§ **Text passage**:

# 5150 imperial + Flow M9



## legallyillegal (Oct 6, 2008)

Your bindings severely outclass your board.


----------



## Jenzo (Oct 14, 2008)

The board is a cheapy more suited to a beginner...not to say you can't ride it itll probably be flexy and good for park tricks and such... at least with a cheap baord you won't be scared to damage it doing the fun stuff 
The bindings I really don't know much about the M9's but I know flow in general require some setting up so make sure you spend the time to set them up properly and you should have a good time on em.


----------



## Guest (Jan 8, 2009)

talking about cheap boards: i'm from croatia. 
i'll just tell you that this board costs 2000 kn. that's half of our average monthly payment.

:-( life is hard... fuck it. i'll just need to work harder and earn bigger money. :-D


----------



## Dawg Catcher (Jan 5, 2009)

holy shit have your monthly pay for a 5150 fuck i dont even wanna know what you would have to do for a WWW


----------



## Guest (Jan 9, 2009)

§ **Things to do**:
1/ Summarize the forum thread about the 5150 Imperial board and Flow M9 bindings in two sentences.
2/ Write what comes next in the forum thread about the 5150 Imperial board and Flow M9 bindings, starting after its final line.

§ **Data extracts**:
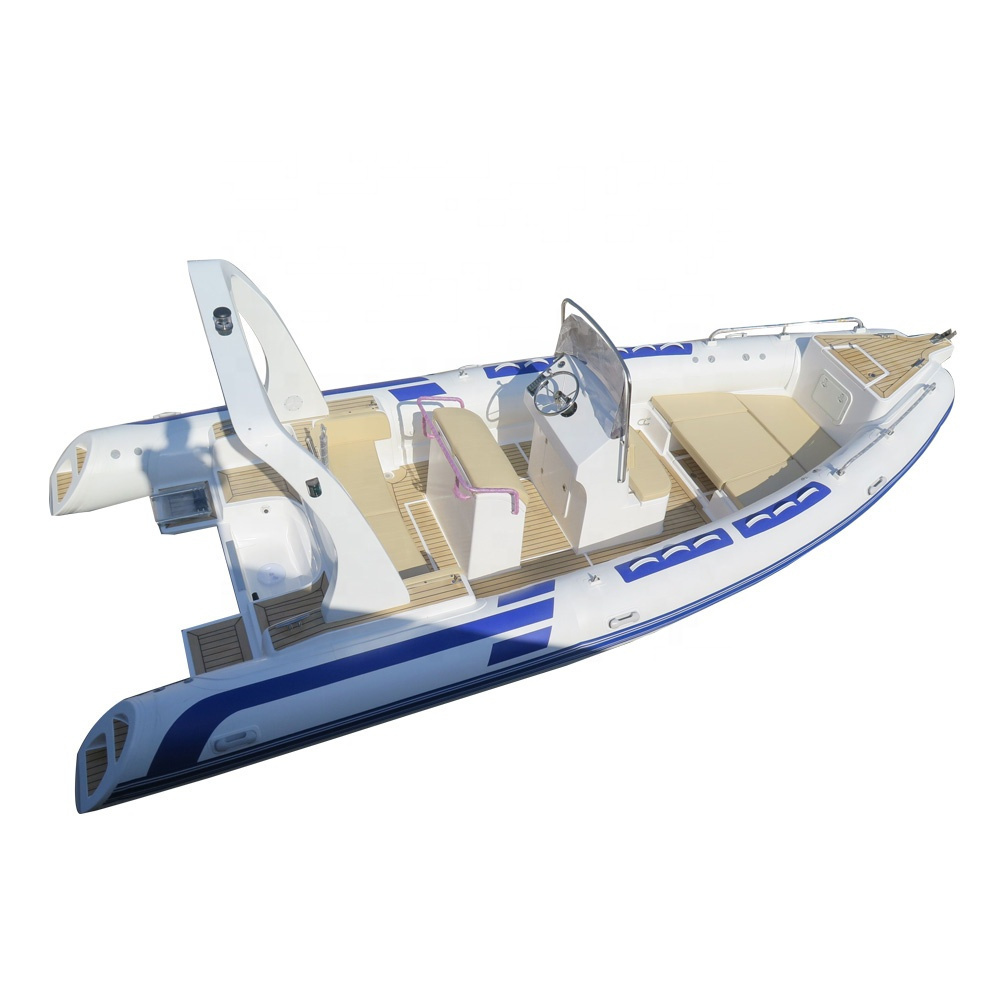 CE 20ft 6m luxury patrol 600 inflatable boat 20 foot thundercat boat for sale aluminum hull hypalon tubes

==

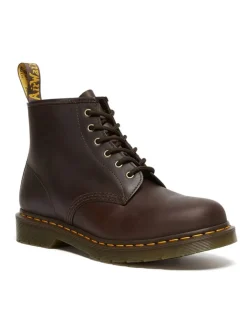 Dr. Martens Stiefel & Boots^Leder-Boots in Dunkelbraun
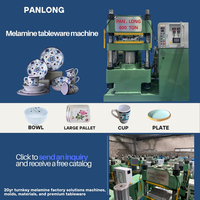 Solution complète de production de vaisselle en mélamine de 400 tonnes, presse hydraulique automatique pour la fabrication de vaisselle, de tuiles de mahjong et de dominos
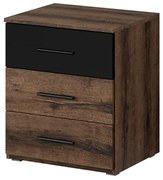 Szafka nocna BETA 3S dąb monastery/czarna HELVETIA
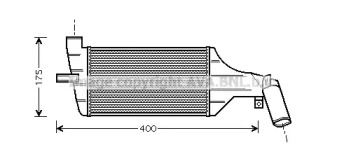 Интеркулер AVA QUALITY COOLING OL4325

§ **Results in order**:
1/ One poster says the Flow M9 bindings severely outclass the 5150 Imperial board, and another calls the board a cheap beginner model that will probably be flexy and good for park tricks, adding that Flow bindings need careful setup. A poster from Croatia says the board costs 2000 kn, half of their average monthly pay, and another reacts with shock at paying that much for a 5150.

2/
+1^

A WWW must be a pretty penny there


----------



## Guest (Jan 9, 2009)

what's a WWW??


----------



## markee (Jan 1, 2009)

K2 World Wide Weapon (Hence, WWW...)

It's a relatively inexpesive board as it's a softy park board, but it is boatloads better than any 5150.


----------



## Flick Montana (Jul 9, 2007)

Didn't those bindings cost about as much as the board?


----------



## Jenzo (Oct 14, 2008)

Flick Montana said:


> Didn't those bindings cost about as much as the board?


Yea thats what I was wondering


----------



## Guest (Jan 10, 2009)

they did. but bindings are something that you buy and have for a few seasons. board is something that you buy, wreck and than buy another.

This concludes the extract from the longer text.